• **紹介文**:
══════════════════════════════

Album
「TAISHI」

構想から10年、一発録りにもこだわったアルバム「TAISHI」

太鼓奏者「山部泰嗣」と各界を牽引する和楽器奏者を集め収録した多彩な全8曲。
和太鼓、三味線、尺八、篠笛、鳴物、二十五絃箏を使用した和楽の現在(いま)をこの1枚に収録。

あなたの知らない音楽がここにもある「かも」しれない

< 2019年3月10日発売 >

参加アーティストからのコメント

吉井盛悟

山部泰嗣という男の面白さを語らずにはいられない。

彼は「倉敷」という芸術に造詣の深い土地が生み出した結晶の一つであり、またスパルタ、叩き上げで研鑽を積み重ねてきた貴重な日本式音楽家である。

幼い頃から天才と呼ばれ、その青年期は早くから太鼓界のスターであった。
しかしその音は早熟の危うさがあり、奢りの混じった音であったかと思う。

しかしある時から彼の音は変わった。

日本の太鼓界を背負うという自覚が彼の音を謙虚で正直なものとし、その響きに大きな愛と責任感を感じるものとなった。
ピアノ教師の息子でもある彼の音楽性は群を抜いており、このCDでも彼自身ピアノを弾きメロディを作りコードをつけているのも面白いところでもある。

類は友を呼ぶとはよく言ったもので、彼の周りに集う音楽家も、努力を惜しまない天才ばかりが集っている。

このCDのディレクションを任された際は私自身、緊張と興奮を覚えた。
科学技術が益々進歩する昨今、音楽の在り方も大きく変化している。

══════════════════════════════

• **課題一覧**:
• A. 紹介文の「あなたの知らない音楽がここにもある「かも」しれない」から「しかしその音は早熟の危うさがあり、奢りの混じった音であったかと思う。」までを、一字も変えずに抜き出してください。
• B. 次の(i)〜(iii)が紹介文の内容と合っているか、それぞれ「はい」か「いいえ」で答えてください。判断の決め手になった紹介文の言葉も、そのまま引用してください。
(i) このアルバムには全部で8曲が入っている。
(ii) このアルバムは2019年3月10日に発売された。
(iii) 山部泰嗣はこのCDでピアノを弾いていない。
• C. 紹介文をもとに、次の問いに短く答えてください。
(i) アルバム「TAISHI」は構想から何年かかりましたか。
(ii) 山部泰嗣は誰の息子だと書かれていますか。
(iii) 山部泰嗣を生み出した、芸術に造詣の深い土地として挙げられている地名は何ですか。
記録はここでは使いません。

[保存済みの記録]

══════════════════════════════

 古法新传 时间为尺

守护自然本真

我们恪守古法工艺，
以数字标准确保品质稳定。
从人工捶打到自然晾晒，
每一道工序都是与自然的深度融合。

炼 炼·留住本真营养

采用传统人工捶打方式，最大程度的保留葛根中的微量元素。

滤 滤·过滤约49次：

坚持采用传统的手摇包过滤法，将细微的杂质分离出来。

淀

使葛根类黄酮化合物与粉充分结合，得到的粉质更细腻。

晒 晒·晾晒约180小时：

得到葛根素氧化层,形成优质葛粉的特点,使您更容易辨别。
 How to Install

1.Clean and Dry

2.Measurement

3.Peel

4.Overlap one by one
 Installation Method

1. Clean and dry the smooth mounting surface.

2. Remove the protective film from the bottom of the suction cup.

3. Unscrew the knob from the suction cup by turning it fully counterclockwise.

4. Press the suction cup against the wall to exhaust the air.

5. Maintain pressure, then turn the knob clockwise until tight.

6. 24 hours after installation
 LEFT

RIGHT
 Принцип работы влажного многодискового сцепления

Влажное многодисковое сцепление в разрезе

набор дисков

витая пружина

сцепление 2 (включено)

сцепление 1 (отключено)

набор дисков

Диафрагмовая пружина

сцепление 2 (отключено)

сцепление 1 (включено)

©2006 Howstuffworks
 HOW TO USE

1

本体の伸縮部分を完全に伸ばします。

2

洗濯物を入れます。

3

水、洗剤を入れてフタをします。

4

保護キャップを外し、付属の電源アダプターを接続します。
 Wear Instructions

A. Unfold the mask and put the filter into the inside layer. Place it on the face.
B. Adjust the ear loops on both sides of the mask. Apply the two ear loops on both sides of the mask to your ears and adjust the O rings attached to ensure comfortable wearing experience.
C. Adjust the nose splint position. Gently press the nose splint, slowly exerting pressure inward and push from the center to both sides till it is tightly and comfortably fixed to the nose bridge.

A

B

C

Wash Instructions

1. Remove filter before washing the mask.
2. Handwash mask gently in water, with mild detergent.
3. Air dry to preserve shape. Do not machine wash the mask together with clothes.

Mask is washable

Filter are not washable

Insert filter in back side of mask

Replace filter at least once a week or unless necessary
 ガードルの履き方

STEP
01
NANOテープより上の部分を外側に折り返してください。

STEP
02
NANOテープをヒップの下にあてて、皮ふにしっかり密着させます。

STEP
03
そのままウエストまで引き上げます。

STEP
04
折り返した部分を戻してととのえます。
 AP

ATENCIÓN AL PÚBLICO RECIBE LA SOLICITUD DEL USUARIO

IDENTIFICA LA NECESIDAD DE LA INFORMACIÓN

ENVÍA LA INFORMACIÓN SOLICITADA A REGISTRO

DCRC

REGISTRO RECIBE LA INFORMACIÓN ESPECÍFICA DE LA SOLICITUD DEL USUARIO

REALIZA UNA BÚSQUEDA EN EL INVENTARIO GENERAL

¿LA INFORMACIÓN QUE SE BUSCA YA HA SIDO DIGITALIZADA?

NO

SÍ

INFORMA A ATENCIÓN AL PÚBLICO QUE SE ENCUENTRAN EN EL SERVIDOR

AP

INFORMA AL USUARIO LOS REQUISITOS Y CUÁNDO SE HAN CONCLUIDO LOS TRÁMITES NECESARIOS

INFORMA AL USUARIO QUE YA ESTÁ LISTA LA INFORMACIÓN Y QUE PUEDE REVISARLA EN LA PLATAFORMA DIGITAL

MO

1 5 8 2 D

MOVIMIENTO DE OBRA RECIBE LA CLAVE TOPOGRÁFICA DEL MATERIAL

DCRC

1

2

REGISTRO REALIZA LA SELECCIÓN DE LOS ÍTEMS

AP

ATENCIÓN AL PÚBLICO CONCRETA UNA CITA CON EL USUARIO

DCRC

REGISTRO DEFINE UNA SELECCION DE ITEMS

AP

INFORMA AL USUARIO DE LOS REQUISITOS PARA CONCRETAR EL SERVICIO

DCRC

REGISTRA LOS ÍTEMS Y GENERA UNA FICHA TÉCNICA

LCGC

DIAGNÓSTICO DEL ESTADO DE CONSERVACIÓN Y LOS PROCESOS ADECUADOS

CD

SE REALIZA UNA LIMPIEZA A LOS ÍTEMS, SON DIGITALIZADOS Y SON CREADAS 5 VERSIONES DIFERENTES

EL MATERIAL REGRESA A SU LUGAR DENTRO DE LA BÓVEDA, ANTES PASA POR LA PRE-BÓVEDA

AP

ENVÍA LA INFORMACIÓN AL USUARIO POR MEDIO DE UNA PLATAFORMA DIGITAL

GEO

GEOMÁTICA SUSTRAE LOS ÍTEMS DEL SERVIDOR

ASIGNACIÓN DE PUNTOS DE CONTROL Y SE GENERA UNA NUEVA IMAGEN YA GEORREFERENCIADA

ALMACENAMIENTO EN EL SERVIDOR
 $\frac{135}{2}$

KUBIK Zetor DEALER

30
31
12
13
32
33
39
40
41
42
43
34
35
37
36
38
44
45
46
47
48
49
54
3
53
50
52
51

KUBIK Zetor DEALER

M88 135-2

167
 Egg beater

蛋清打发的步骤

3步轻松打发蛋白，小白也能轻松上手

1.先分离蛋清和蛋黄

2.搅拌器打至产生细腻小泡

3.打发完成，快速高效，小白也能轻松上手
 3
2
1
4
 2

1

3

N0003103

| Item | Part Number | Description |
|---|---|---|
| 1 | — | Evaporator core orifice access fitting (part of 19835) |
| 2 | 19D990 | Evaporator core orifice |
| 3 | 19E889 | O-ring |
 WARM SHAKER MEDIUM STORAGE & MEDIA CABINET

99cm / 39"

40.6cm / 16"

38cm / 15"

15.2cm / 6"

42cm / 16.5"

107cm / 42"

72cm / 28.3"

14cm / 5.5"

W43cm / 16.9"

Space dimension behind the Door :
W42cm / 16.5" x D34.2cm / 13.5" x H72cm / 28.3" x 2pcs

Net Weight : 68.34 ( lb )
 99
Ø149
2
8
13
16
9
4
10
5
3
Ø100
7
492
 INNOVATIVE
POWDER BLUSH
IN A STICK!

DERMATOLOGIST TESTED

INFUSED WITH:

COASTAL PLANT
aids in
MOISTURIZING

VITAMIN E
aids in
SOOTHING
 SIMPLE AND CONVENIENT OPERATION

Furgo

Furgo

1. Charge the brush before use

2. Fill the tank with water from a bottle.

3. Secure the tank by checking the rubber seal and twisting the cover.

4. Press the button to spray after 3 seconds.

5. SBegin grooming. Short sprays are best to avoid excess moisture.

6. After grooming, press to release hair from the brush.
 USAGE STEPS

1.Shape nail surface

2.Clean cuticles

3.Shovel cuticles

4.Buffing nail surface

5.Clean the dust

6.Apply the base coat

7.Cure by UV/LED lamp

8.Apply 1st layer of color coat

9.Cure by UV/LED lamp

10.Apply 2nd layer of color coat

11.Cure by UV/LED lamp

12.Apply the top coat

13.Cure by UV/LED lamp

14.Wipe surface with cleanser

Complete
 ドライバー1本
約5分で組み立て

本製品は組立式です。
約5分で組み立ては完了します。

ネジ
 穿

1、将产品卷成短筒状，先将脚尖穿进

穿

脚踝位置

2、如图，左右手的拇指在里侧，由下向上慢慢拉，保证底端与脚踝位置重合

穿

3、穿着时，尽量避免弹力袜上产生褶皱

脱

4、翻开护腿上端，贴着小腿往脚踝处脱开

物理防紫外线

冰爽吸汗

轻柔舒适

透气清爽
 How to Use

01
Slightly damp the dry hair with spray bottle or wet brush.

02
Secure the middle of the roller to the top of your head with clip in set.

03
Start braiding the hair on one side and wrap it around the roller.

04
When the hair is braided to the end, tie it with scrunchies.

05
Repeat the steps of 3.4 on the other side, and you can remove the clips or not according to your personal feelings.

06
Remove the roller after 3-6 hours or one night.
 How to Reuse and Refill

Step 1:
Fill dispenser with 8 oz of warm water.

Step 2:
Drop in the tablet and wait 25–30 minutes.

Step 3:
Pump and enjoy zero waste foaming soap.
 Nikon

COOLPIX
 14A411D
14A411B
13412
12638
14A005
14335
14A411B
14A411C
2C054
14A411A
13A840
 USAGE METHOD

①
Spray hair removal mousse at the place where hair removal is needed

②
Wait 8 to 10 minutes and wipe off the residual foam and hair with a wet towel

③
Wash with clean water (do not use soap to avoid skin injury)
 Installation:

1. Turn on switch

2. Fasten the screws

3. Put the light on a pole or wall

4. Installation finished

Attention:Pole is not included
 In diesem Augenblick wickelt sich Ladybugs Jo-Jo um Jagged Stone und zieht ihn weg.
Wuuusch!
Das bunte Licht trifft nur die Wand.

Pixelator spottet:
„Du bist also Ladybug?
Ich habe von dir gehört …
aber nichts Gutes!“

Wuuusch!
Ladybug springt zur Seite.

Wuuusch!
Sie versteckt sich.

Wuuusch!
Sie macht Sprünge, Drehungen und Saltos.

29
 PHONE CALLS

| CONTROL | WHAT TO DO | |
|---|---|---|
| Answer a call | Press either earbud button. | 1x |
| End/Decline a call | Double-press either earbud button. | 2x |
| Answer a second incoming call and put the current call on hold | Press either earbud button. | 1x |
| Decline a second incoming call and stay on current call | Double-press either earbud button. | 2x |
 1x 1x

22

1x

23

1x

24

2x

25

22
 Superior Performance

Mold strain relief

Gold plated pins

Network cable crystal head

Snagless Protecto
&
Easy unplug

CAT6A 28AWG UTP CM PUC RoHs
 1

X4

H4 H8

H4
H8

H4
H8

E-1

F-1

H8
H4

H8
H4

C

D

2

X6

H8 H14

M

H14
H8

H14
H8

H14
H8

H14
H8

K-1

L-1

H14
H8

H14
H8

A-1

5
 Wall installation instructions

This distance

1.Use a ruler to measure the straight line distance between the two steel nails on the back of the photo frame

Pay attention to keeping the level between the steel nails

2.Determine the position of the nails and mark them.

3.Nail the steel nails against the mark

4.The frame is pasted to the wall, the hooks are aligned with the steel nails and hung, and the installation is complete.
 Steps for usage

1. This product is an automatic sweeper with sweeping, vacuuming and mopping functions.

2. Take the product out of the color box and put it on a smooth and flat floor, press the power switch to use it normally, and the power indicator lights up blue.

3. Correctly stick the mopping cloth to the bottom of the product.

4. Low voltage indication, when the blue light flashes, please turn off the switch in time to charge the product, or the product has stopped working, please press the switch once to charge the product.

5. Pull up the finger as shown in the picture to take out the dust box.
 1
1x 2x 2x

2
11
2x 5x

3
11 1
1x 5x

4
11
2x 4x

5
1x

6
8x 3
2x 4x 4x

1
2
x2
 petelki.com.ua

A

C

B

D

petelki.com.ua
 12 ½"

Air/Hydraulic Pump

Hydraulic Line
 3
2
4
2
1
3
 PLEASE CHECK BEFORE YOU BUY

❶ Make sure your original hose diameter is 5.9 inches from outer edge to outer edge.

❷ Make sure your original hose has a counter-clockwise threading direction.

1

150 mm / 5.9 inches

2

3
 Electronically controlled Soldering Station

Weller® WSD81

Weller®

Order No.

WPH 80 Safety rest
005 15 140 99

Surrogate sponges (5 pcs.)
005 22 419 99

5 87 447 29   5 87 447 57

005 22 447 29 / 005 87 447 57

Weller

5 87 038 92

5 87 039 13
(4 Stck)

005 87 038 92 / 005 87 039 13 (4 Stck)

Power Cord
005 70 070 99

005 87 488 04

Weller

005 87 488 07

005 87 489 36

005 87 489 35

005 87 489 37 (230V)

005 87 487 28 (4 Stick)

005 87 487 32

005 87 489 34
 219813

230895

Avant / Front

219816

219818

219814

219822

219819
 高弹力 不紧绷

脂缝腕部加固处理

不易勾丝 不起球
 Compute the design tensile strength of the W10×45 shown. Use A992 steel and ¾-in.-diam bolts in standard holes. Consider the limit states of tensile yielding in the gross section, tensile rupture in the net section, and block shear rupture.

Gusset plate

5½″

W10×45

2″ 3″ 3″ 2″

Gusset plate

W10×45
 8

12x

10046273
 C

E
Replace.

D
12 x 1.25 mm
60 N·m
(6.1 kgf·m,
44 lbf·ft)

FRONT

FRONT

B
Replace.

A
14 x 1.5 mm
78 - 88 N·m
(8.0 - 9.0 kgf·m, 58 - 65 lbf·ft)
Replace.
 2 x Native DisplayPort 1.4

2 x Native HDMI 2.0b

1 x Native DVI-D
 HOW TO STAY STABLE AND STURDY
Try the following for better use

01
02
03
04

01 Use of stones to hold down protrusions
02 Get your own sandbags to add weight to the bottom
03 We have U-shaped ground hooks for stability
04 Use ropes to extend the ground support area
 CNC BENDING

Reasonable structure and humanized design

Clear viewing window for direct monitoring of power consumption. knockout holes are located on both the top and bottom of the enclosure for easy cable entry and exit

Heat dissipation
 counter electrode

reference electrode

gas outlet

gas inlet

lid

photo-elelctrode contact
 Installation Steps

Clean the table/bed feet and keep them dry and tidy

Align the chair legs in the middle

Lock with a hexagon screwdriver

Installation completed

══════════════════════════════

• **課題ごとの答え**:
• A.
あなたの知らない音楽がここにもある「かも」しれない

< 2019年3月10日発売 >

参加アーティストからのコメント

吉井盛悟

山部泰嗣という男の面白さを語らずにはいられない。

彼は「倉敷」という芸術に造詣の深い土地が生み出した結晶の一つであり、またスパルタ、叩き上げで研鑽を積み重ねてきた貴重な日本式音楽家である。

幼い頃から天才と呼ばれ、その青年期は早くから太鼓界のスターであった。
しかしその音は早熟の危うさがあり、奢りの混じった音であったかと思う。

• B.
(i) はい。「多彩な全8曲」
(ii) はい。「2019年3月10日発売」
(iii) いいえ。「このCDでも彼自身ピアノを弾きメロディを作りコードをつけている」

• C.
(i) 10年
(ii) ピアノ教師
(iii) 倉敷